EU-Kommission rügt serbische Medien

So wurden Pässe kroatischer Staatsbürger, die angeblich hinter den Protesten stecken, in Regierungsmedien verbreitet – samt den Fotos und vollen Namen ihrer Inhaber. In einem Fall kam heraus, dass es sich bei den derart angegriffenen Personen um die Söhne eines Serben handelt, der 1995 im Zuge der Befreiung Kroatiens von serbischer Besatzung nach Serbien geflohen war. Flüchtlinge aus Kroatien und ihre Nachkommen können kroatische Pässe beantragen. Schon Ende 2024 war eine Gruppe von Austauschstudenten aus Kroatien von serbischen Regierungsmedien als Delegation des kroatischen Geheimdienstes verleumdet worden. Den Ton gab Vučić vor, indem er behauptete, dass der kroatische Geheimdienst Mitarbeiter nach Serbien einschleuse, und bei anderer Gelegenheit hervorhob, als er noch Student war, hätte man solche Leute „rausgeworfen“. Die EU-Kommission hat das Vorgehen serbischer Medien gerügt und eine Untersuchung durch die Behörden gefordert. Da serbische Regierungsmedien seit Jahren ungestraft Persönlichkeitsrechte von Oppositionellen verletzen, ist jedoch nicht damit zu rechnen, dass solche Untersuchungen angestrengt werden oder zu einem Ergebnis führen.
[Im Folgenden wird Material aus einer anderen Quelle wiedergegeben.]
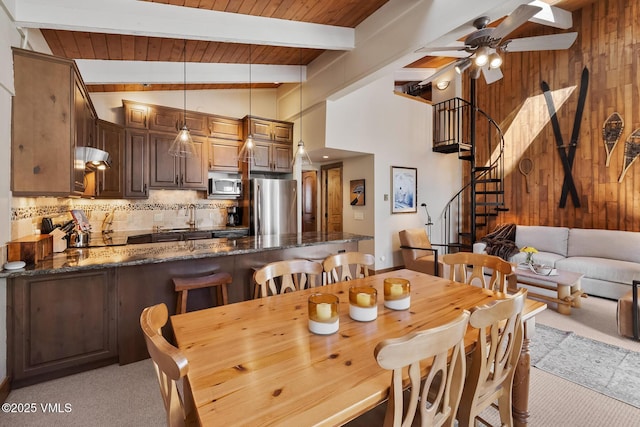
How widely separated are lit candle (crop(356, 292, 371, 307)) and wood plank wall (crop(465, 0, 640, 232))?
18.2 ft

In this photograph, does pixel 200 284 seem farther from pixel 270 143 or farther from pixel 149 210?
pixel 270 143

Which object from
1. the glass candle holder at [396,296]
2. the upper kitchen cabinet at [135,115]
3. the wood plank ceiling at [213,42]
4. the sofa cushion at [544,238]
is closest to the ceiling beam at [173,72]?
the wood plank ceiling at [213,42]

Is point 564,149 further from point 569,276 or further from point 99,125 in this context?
point 99,125

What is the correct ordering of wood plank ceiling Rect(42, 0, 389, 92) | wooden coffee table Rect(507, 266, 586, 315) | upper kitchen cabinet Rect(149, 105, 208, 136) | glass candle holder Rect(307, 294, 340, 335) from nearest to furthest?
glass candle holder Rect(307, 294, 340, 335) → wood plank ceiling Rect(42, 0, 389, 92) → wooden coffee table Rect(507, 266, 586, 315) → upper kitchen cabinet Rect(149, 105, 208, 136)

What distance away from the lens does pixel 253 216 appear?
4.97m

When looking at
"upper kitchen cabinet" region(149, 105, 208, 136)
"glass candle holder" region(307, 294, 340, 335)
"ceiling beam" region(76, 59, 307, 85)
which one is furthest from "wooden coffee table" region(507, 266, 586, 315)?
"upper kitchen cabinet" region(149, 105, 208, 136)

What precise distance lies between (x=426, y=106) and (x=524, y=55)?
1940mm

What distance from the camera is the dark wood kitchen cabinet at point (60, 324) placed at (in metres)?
2.06

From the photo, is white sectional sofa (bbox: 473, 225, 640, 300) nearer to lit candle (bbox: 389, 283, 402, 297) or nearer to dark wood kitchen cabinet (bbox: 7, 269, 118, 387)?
lit candle (bbox: 389, 283, 402, 297)

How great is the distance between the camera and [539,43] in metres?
3.97

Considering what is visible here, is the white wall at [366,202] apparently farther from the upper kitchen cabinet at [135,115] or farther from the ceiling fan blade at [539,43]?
the upper kitchen cabinet at [135,115]

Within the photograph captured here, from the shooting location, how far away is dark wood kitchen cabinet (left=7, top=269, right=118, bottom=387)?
6.76 ft

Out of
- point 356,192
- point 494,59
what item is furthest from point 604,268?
point 356,192

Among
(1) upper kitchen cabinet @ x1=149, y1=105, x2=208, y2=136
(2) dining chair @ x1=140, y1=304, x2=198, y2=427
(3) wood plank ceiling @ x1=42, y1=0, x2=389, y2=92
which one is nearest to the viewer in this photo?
(2) dining chair @ x1=140, y1=304, x2=198, y2=427
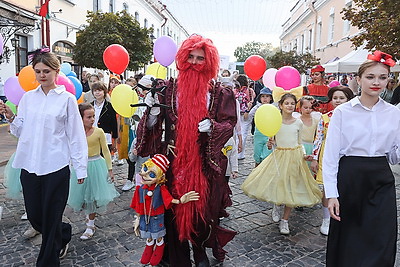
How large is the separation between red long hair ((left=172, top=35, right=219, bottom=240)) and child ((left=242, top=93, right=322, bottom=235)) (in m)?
1.40

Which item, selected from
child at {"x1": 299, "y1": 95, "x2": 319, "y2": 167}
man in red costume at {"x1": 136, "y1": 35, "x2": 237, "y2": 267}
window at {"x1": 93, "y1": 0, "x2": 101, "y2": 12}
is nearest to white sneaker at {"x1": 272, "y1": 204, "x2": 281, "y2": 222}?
child at {"x1": 299, "y1": 95, "x2": 319, "y2": 167}

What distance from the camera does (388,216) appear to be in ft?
8.13

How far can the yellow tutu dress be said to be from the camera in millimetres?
4074

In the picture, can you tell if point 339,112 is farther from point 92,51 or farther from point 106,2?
point 106,2

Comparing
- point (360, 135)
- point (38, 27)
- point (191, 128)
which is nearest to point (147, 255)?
point (191, 128)

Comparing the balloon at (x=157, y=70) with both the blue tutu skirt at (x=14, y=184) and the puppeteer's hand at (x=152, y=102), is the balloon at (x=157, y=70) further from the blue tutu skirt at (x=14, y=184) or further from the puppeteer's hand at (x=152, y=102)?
the puppeteer's hand at (x=152, y=102)

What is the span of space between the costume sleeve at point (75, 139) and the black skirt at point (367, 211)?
197 cm

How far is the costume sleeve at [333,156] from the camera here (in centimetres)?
256

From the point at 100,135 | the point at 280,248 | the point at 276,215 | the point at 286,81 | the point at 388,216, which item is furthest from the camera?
the point at 286,81

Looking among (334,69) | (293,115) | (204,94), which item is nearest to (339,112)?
(204,94)

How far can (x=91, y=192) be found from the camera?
395 centimetres

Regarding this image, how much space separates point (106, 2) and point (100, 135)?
1880 cm

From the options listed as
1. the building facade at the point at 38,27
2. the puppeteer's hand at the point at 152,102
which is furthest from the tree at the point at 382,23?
the building facade at the point at 38,27

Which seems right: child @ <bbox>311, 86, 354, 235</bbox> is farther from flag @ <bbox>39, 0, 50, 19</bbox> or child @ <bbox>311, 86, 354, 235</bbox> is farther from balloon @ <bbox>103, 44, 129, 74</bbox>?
flag @ <bbox>39, 0, 50, 19</bbox>
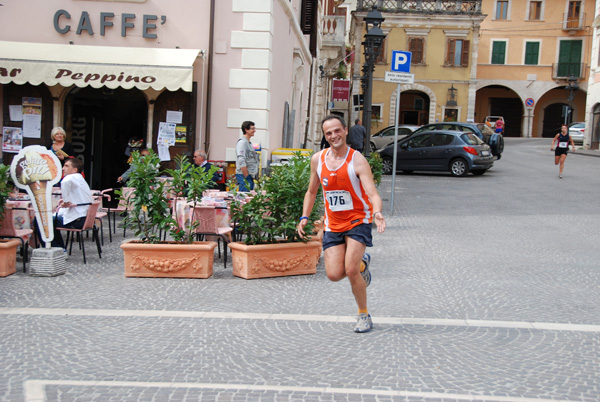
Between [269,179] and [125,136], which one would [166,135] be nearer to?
[125,136]

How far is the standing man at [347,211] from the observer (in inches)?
229

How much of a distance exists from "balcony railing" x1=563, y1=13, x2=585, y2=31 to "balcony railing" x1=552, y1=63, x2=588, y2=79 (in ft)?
8.74

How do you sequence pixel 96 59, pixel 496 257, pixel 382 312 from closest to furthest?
1. pixel 382 312
2. pixel 496 257
3. pixel 96 59

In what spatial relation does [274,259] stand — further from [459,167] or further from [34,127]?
[459,167]

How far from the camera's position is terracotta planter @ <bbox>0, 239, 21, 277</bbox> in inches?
314

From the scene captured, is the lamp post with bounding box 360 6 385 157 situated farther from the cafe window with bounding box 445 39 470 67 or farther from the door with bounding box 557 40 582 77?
the door with bounding box 557 40 582 77

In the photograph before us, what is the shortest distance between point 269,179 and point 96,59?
6388 millimetres

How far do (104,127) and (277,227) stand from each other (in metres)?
8.61

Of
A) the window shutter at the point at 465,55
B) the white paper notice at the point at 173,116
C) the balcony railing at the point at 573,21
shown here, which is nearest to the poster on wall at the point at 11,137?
the white paper notice at the point at 173,116

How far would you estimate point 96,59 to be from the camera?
13.4 meters

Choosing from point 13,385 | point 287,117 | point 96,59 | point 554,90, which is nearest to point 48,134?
point 96,59

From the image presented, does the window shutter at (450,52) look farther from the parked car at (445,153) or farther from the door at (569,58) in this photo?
the parked car at (445,153)

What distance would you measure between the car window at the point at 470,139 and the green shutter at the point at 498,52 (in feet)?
112

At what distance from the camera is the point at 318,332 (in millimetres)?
5887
In Zagreb blickt man auch deshalb mit Sorge auf die systematisch geschürte antikroatische Propaganda Belgrads, weil in der serbischen Nordprovinz Vojvodina eine kroatische Minderheit lebt. Bisher sind zwar keine Übergriffe bekannt geworden, und von den demonstrierenden Studenten drohen diese auch nicht. Allerdings gab es schon mehrere gewaltsame Übergriffe von Vučić-Anhängern auf Demonstranten. Unter anderem wurde eine Demonstrantin von einem Auto überfahren. Der Täter dürfte sich durch eine Aussage Vučićs, in der er Verständnis für Autofahrer geäußert hatte, die Straßenblockierer überfahren, zumindest nicht entmutigt gefühlt haben. Den Kroaten in der Vojvodina ist aus den jugoslawischen Zerfallskriegen der Neunzigerjahre noch in schlechter Erinnerung, wie aus hetzerischen Worten eine lebensgefährliche Wirklichkeit werden kann. Außenminister Grlić-Radman wollte sich auf Nachfrage der F.A.Z. nicht weiter zu den Vorgängen in Serbien äußern. Inoffiziell ist aus Zagreb zu erfahren, dass man sich durchaus um die Sicherheit der kroatischen Bevölkerungsgruppe in Serbien sorgt, aber unbedingt vermeiden will, Belgrad Vorwände für eine weitere Verschärfung der Rhetorik zu liefern.